It is not hard to see that complaining comes easy for others as well as myself. If there is a correlation between the level of lament and the amount of pain in someone’s life, life likes to remind me that it is usual inverse. The less to the extreme that exists, the louder the complaining is.
Yesterday, as I finished my meal, I was unknowingly looking sad and annoyed. My usual fruit juice hawker stand was closed. Mama-san, owner of the food stall where I had just eaten, asked me if I was ok. My whine was met with a smile and a simple, “today, the sugarcane juice is very good.” She pointed me to the stall less than 35 feet away.

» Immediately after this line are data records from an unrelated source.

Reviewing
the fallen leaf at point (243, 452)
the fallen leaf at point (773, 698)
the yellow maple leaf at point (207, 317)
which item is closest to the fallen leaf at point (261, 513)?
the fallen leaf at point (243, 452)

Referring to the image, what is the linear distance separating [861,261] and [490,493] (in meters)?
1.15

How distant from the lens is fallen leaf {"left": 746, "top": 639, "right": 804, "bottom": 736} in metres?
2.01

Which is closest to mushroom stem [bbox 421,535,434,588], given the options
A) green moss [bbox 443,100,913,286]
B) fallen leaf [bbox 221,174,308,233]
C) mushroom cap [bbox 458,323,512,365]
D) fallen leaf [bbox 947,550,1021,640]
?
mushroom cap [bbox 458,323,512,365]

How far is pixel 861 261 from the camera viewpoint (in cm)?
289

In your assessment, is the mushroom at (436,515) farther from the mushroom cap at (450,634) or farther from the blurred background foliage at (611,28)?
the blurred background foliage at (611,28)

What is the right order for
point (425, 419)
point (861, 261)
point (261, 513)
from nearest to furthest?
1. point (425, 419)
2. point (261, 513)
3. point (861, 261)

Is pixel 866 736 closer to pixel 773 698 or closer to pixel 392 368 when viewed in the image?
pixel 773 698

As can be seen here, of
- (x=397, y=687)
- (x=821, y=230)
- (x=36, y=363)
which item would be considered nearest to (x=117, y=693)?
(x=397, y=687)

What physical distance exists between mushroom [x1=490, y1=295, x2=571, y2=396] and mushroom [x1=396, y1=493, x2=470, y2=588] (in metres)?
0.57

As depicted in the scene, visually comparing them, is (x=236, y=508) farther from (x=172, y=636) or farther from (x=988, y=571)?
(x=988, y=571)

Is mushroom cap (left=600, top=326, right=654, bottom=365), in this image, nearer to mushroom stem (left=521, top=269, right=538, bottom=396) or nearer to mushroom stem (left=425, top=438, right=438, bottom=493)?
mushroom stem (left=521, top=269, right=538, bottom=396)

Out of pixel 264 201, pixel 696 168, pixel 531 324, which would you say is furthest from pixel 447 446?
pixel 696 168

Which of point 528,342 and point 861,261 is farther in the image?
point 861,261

I knew I was being ridiculous. I knew that even in the scheme of my life that this lament was not worth a sigh. Mumbling, I headed towards the stand.
The fresh cane was washed, cut, and lightly peeled. Looking at it triggered memories when I stood next to a street vendor as a kid in India, haggling over the price of a glass of juice. I could still remember the taste, wondering if it was the same.
The shopkeeper emerged, asking if I wanted a glass. As I answered, he turned and I could see all. All is defined as a whole man minus the right arm and hand just below the elbow. His smile and demeanor caught me off-guard. There was no sign of lament. The twinkle in his eyes, calm way he went about everything, including folding a plastic bag, was a slap. When he smiled, I felt foolish.
The one bit of good news was that I had not complained in front of him. He did not know! Just moments before I had been acting out an old lament; “My life leaks away, groan by groan; my years fade out in sighs. My troubles have worn me out, turned my bones to powder.” (Psalm 31.10) Now I stood embarrassed.
The happy, contented with life shopkeeper offered me a wonderful juice.